[Start of Attachment]

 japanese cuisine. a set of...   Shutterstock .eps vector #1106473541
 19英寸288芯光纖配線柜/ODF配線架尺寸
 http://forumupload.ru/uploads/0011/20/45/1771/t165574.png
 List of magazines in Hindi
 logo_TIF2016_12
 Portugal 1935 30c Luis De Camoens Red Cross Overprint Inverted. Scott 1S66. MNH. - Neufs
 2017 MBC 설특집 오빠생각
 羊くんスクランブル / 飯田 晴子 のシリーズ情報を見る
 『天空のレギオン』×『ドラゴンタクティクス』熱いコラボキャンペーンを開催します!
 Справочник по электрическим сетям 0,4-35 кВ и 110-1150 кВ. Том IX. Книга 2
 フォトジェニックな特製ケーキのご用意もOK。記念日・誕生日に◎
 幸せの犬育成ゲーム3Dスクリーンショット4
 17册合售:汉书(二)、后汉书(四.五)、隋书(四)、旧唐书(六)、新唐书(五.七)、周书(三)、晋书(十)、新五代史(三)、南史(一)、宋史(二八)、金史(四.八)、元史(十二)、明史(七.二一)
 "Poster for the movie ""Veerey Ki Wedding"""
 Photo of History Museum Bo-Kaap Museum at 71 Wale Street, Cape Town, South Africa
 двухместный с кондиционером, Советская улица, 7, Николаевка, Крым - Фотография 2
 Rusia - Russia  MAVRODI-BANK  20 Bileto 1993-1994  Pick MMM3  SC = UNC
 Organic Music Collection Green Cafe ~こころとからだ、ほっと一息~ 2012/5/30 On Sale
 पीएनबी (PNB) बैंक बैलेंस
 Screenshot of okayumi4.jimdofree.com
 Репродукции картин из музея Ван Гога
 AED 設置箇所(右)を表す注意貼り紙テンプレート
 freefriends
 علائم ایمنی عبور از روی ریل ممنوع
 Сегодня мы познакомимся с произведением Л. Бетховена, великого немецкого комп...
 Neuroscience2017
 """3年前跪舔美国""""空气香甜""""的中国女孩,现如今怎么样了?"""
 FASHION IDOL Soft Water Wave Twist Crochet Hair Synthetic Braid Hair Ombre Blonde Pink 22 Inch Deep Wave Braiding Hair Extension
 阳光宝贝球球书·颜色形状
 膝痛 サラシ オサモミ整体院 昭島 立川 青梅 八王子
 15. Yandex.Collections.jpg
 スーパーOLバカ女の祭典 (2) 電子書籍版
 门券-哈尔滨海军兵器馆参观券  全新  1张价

[End of Attachment]

=== Exercise requirements ===
Go to the line with "幸せの犬育成ゲーム3Dスクリーンショット4" and set down that line and every line after it, through the end of the material above, word for word.

=== Task answer ===
 幸せの犬育成ゲーム3Dスクリーンショット4
 17册合售:汉书(二)、后汉书(四.五)、隋书(四)、旧唐书(六)、新唐书(五.七)、周书(三)、晋书(十)、新五代史(三)、南史(一)、宋史(二八)、金史(四.八)、元史(十二)、明史(七.二一)
 "Poster for the movie ""Veerey Ki Wedding"""
 Photo of History Museum Bo-Kaap Museum at 71 Wale Street, Cape Town, South Africa
 двухместный с кондиционером, Советская улица, 7, Николаевка, Крым - Фотография 2
 Rusia - Russia  MAVRODI-BANK  20 Bileto 1993-1994  Pick MMM3  SC = UNC
 Organic Music Collection Green Cafe ~こころとからだ、ほっと一息~ 2012/5/30 On Sale
 पीएनबी (PNB) बैंक बैलेंस
 Screenshot of okayumi4.jimdofree.com
 Репродукции картин из музея Ван Гога
 AED 設置箇所(右)を表す注意貼り紙テンプレート
 freefriends
 علائم ایمنی عبور از روی ریل ممنوع
 Сегодня мы познакомимся с произведением Л. Бетховена, великого немецкого комп...
 Neuroscience2017
 """3年前跪舔美国""""空气香甜""""的中国女孩,现如今怎么样了?"""
 FASHION IDOL Soft Water Wave Twist Crochet Hair Synthetic Braid Hair Ombre Blonde Pink 22 Inch Deep Wave Braiding Hair Extension
 阳光宝贝球球书·颜色形状
 膝痛 サラシ オサモミ整体院 昭島 立川 青梅 八王子
 15. Yandex.Collections.jpg
 スーパーOLバカ女の祭典 (2) 電子書籍版
 门券-哈尔滨海军兵器馆参观券  全新  1张价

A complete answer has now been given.